_Instructions for the task_
Everything in the data gets repeated exactly, except for the pictures.

(Task input begins)

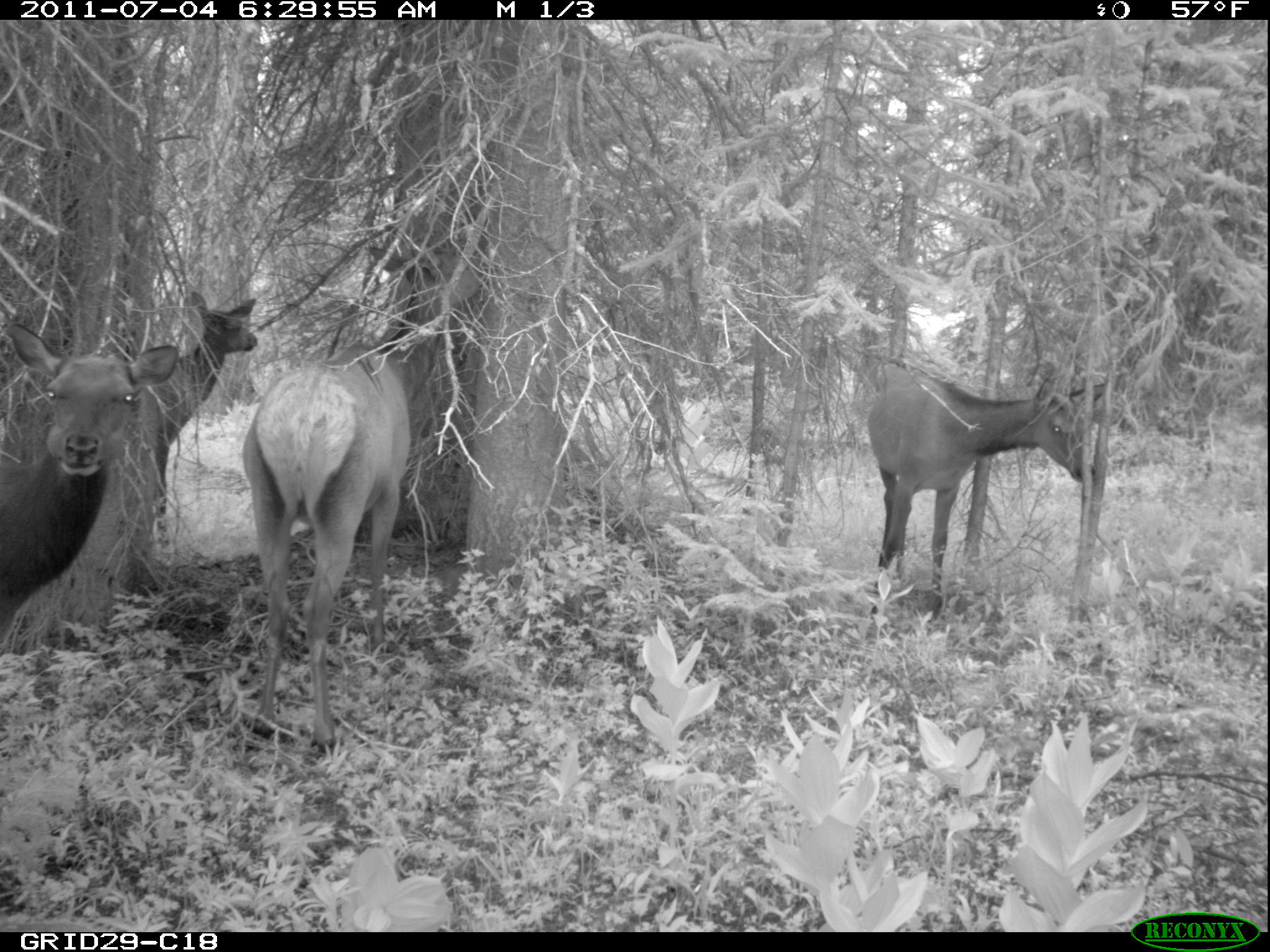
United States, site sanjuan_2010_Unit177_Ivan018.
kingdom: Animalia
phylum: Chordata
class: Mammalia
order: Artiodactyla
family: Cervidae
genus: Cervus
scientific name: Cervus elaphus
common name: red deer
Cervus elaphus (red deer).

(Task input ends)

_Solution to the exercise_
United States, site sanjuan_2010_Unit177_Ivan018.
kingdom: Animalia
phylum: Chordata
class: Mammalia
order: Artiodactyla
family: Cervidae
genus: Cervus
scientific name: Cervus elaphus
common name: red deer
Cervus elaphus (red deer).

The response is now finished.